(To do):
(a) Name every editing tool that the message about the Swedish land cover import puts in quotation marks.
(b) From the message about the Swedish land cover import, reproduce word for word the stretch from "and sometimes man-made" through "shared border differently.".

(Document excerpt):
◇ ◇ ◇ ◇ ◇
[Imports] Import of forests, farmland and other types of land cover for Sweden generated from Naturvårdsverkets Nationella Marktäckedata 2018

Grigory Rechistov ggg_mail at inbox.ru
Wed Apr 24 07:49:15 UTC 2019


Hi all,

I agree on some points with Christoph, Peter and Martin, and on some points
with Jarek. So let me comment on the remaining ones, and suggest some
future course of action for myself and others in regard to this import, if I may.

First I want to point out that the vast majority of OSM data imports [2] deal with
single node-objects (e.g. bus stops, addresses etc.), linear objects (roads)
and sometimes man-made "small" closed polygons (buildings). There are however
few imports dealing with naturally-shaped polygons (land cover).
The last category of objects have some unique properties which create fascinating
challenges, in particular:

1. Natural objects have "blurred" and fractal borders, leading to endless disputes
  on whose border drawing is right, when no one is right — it is just impossible
  to represent such a border as a polygon with a pre-defined error margin.

2. Conflation with existing natural borders. In OSM, it is often expected that
  two natural areas contacting each other have a single border. As it comes from
  #1, two different humans/tools would always draw this shared border differently.
  There should be a way to decide on a one border, however, see below.

3. Just sheer amount of data and need to control it. As it follows from #1,
   machines are especially eager to generate polygons with crazy high amount of
   nodes. It is then a human's task to filter them out leaving a reasonable
   subset. Again, some people will argue that a particular forest area does not
   look right when compared against a particular aerial imagery.
   And it will never be, even if we allow it to have a crazy high number of
   nodes. Then other people would argue that their editor freezes when
   rendering such area.

Note how this is different with man-made features: their borders are always sharp.
People would be uncomfortable living in fuzzy buildings, or riding fractal roads.
Even our farmlands have straight borders, unless they meet a forest, where
natural "chaos" comes in conflict with human's desire to simpify things.

My understanding (please correct me if I am wrong!) is that OSM currently
lacks some good tools/checks to assist with areas.
There are tools such as "simplify way", "simplify area", "merge contours",
"merge areas" etc., and I used them countless times to "straighten out"
natural objects along borders.
There also are tools to conflate nodes and linear ways to help importing
such data [5]. However, these tools do not scale well or do not work for closed areas.
No warnings are often given for intersecting natural areas in editors such as
JOSM, possibly because of #1 above, even though I do wish to be reminded when
a forest slips into water.
This partially explains to me community's reluctance of accepting such imports:
we do not have tools to do quality assurance of such data, and doing it manually
is daunting. Can someone create a Summer of Code task to work on such tools,
or something similar?


Now, to some comments and answers.

> it should not be an acceptable excuse for (e.g.) topological errors
Agree, topological errors are not acceptable. By that I mean things such as
unclosed polygons, multipolygons with inner ways outside outer ways,
extremely long ways, self-intersecting ways etc.

> that the average mappers produce or use them as well.
Pray tell, what is an average mapper's work? Shouldn't we just refuse accepting
an average mapper's contributions until one has a diploma of a qualified
OSM-mapper :-) ?
◇ ◇ ◇ ◇ ◇
(Data listing):

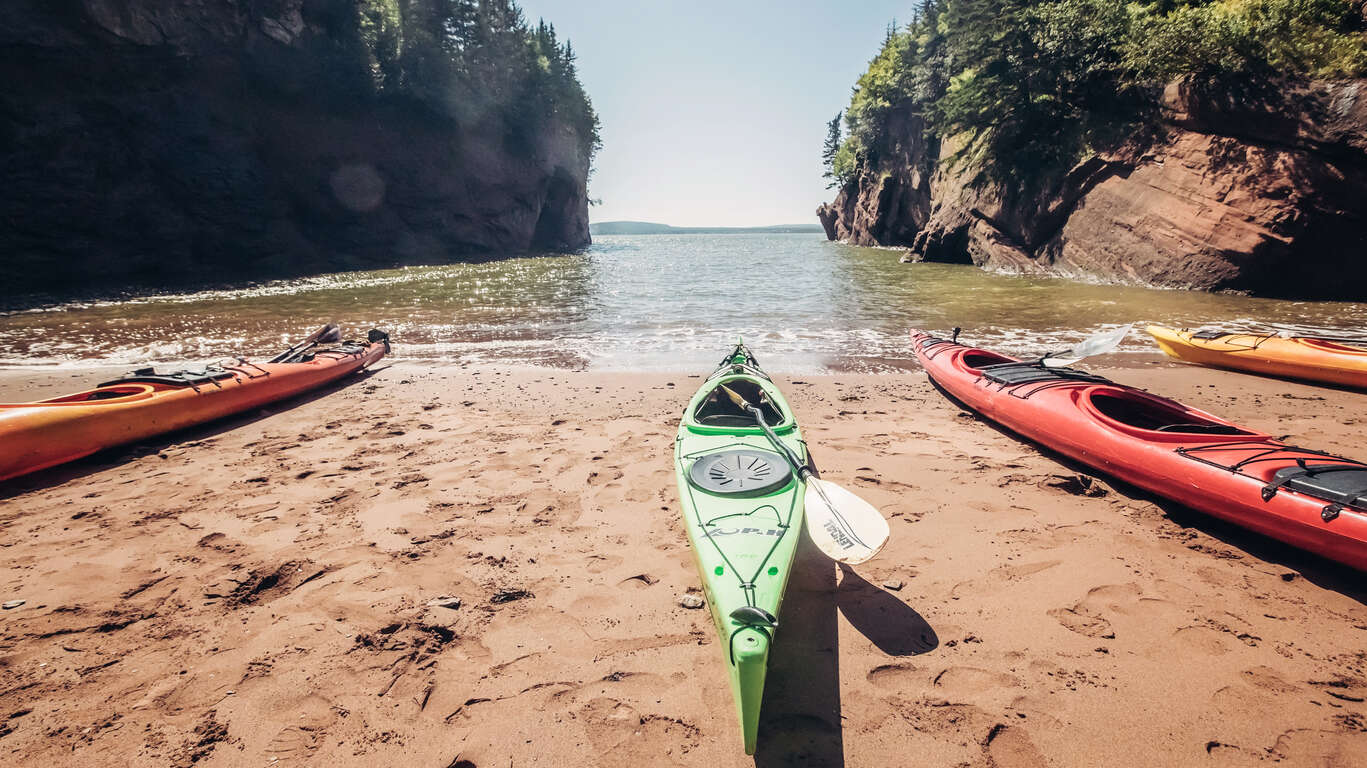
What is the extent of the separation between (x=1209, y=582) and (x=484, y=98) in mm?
43458

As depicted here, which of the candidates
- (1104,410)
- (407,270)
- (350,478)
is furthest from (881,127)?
(350,478)

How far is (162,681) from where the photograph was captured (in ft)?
7.96

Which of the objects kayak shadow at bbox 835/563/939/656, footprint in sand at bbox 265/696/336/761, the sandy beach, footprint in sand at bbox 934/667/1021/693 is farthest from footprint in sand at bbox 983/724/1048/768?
footprint in sand at bbox 265/696/336/761

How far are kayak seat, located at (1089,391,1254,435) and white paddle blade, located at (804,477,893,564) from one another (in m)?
2.82

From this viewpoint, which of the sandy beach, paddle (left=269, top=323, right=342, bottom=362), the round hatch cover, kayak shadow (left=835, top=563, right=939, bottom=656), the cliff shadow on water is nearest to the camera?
the sandy beach

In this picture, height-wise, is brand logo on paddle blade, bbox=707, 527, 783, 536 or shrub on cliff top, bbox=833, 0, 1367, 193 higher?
shrub on cliff top, bbox=833, 0, 1367, 193

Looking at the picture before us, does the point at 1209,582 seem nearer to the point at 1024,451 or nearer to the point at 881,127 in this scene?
the point at 1024,451

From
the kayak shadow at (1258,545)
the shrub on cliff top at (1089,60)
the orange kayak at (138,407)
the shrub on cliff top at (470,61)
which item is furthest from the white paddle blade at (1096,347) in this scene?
the shrub on cliff top at (470,61)

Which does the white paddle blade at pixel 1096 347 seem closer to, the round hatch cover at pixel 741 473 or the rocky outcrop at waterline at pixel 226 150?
the round hatch cover at pixel 741 473

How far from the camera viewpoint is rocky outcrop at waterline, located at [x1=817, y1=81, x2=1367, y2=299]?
13250 mm

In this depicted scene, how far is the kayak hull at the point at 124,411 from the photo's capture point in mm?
4457

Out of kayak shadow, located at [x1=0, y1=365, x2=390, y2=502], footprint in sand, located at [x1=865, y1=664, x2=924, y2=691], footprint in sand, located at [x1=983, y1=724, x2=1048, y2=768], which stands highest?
kayak shadow, located at [x1=0, y1=365, x2=390, y2=502]

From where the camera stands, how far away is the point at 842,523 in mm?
◇ ◇ ◇ ◇ ◇
(Answers to each task):
(a) "simplify way", "simplify area", "merge contours", "merge areas"

(b)
and sometimes man-made "small" closed polygons (buildings). There are however
few imports dealing with naturally-shaped polygons (land cover).
The last category of objects have some unique properties which create fascinating
challenges, in particular:

1. Natural objects have "blurred" and fractal borders, leading to endless disputes
  on whose border drawing is right, when no one is right — it is just impossible
  to represent such a border as a polygon with a pre-defined error margin.

2. Conflation with existing natural borders. In OSM, it is often expected that
  two natural areas contacting each other have a single border. As it comes from
  #1, two different humans/tools would always draw this shared border differently.